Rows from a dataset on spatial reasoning
┌──
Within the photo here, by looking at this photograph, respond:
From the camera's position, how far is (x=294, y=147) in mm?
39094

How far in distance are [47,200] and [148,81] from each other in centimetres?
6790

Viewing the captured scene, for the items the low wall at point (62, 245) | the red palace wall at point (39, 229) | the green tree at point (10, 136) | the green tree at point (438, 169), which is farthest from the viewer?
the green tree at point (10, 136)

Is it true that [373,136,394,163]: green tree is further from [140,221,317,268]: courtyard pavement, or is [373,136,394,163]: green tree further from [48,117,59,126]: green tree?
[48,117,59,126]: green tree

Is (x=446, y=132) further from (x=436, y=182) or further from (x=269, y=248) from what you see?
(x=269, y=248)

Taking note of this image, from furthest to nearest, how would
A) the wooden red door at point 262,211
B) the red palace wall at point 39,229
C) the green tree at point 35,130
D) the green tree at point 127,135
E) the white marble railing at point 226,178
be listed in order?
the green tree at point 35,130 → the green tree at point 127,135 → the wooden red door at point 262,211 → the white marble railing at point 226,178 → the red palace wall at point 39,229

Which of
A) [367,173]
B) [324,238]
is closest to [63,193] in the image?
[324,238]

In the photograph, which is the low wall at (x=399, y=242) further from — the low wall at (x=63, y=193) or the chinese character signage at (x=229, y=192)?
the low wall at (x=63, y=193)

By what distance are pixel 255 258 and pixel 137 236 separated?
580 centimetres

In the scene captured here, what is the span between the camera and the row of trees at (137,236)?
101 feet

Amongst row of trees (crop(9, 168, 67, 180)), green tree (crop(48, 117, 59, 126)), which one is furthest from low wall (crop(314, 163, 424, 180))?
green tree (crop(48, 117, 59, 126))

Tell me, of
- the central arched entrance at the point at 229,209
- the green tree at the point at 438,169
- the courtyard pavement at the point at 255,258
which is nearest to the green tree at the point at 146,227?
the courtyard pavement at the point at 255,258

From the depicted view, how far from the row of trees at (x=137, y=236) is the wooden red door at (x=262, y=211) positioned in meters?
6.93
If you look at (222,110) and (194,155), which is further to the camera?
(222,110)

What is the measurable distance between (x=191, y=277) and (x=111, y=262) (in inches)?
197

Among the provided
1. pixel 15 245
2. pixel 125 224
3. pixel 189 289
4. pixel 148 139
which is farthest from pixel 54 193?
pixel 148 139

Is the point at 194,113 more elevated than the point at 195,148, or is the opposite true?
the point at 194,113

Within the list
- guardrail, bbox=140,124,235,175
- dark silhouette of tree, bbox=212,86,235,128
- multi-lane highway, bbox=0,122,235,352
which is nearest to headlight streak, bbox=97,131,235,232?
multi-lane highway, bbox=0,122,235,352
└──
● **Exercise instructions**: Echo the material starting at the line that contains "From the depicted" and ending at the last line of the material, both included.

● **Written response**:
From the depicted view, how far from the row of trees at (x=137, y=236) is the wooden red door at (x=262, y=211) positioned in meters?
6.93
If you look at (222,110) and (194,155), which is further to the camera?
(222,110)

What is the measurable distance between (x=191, y=277) and (x=111, y=262) (in inches)?
197

Among the provided
1. pixel 15 245
2. pixel 125 224
3. pixel 189 289
4. pixel 148 139
which is farthest from pixel 54 193?
pixel 148 139

Is the point at 194,113 more elevated than the point at 195,148, or is the opposite true?
the point at 194,113

Within the list
- guardrail, bbox=140,124,235,175
- dark silhouette of tree, bbox=212,86,235,128
- multi-lane highway, bbox=0,122,235,352
which is nearest to headlight streak, bbox=97,131,235,232?
multi-lane highway, bbox=0,122,235,352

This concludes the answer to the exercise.